#### [Activity 1]
List every competing demand that the work-life balance passage below names in its sentence beginning "There are too many competing demands".
#### [Activity 2]
Write the next part of the work-life balance passage below, picking up right after its final sentence.

#### [Selected passage]
Unfortunately many of them are versions of this nutty bunny:
I typically work 70-80 hours a week. I'm also married, raising two children, I work out 3-4x per week and I make sure that I spend no less than 20 days a year on the ski slopes. I'm also on the Boards of three not-for-profit organizations in healthcare, arts and education and I still have dinner with my parents every Sunday night. (Let me repeat that for all of the Moms and Dads out there.... I still have dinner w/ my parents every Sunday night).
So how does she manage such a precarious work-life balance?
I've actually come up with a model that helps keep me on track in this regard. In business school, we learned about the "weighted average cost of capital" and the "capital asset pricing model". My idea is built on the same concept -- it's called the "weighted average week".
For a Type A person like me ... and I suspect I'm not alone here - it's hard to even consider not being outstanding at everything I do every day. But the truth is, that's just not possible. There are too many competing demands: a career, a husband, a family, volunteer work, recreation, friends... and so I've learned to accept that I cannot be an A+ at everything every day ... but I've also learned that I CAN be an A, on average, over the course of a week in my life.
Are you allowed to mark your own work? She's at Goldman Sachs so I guess anything might be possible.

#### [Supplied data]
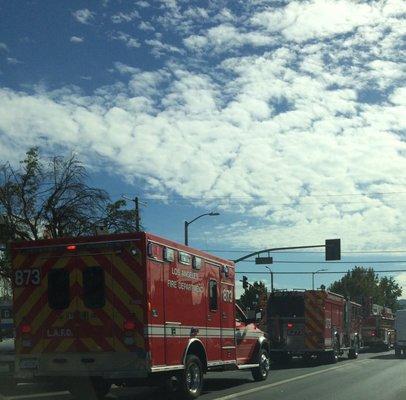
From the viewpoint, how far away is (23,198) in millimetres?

==

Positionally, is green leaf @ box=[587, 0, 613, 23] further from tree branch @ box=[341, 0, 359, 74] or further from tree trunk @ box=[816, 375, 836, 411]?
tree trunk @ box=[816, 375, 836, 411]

#### [Your response 1]
a career
a husband
a family
volunteer work
recreation
friends

#### [Your response 2]
Another, less partial view of the over-achieving woman investment banker from the same article:
One buddy, a vice president in hard-charging, testosterone-filled M&A, spent the better part of a weekend lying on her side on the floor of her office, reading deal documents. She kept reassuring concerned colleagues that she was fine, until the pain got so bad that she relented and called her boyfriend. He came and took her straight to the hospital. The doctors operated immediately, assuming she had appendicitis. They found instead diverticulitis, which usually afflicts the elderly, and she was so close to a colon rupture that they had to remove half of it.
The partners at her firm instructed her to not to return until she had recovered fully. But this was September. Bonuses were paid at year end, and as she read the unwritten code, and knew that staying away too long would be seen as a sign of weakness. She was back at the office three weeks later, looking wan.
She later became the first woman investment banking partner at her prestigious firm. Her instincts served her well. Or maybe not. She later lost 90 percent of the vision in one eye to glaucoma, an easily treated disease, because her overloaded schedule made eye exams seem like a luxury.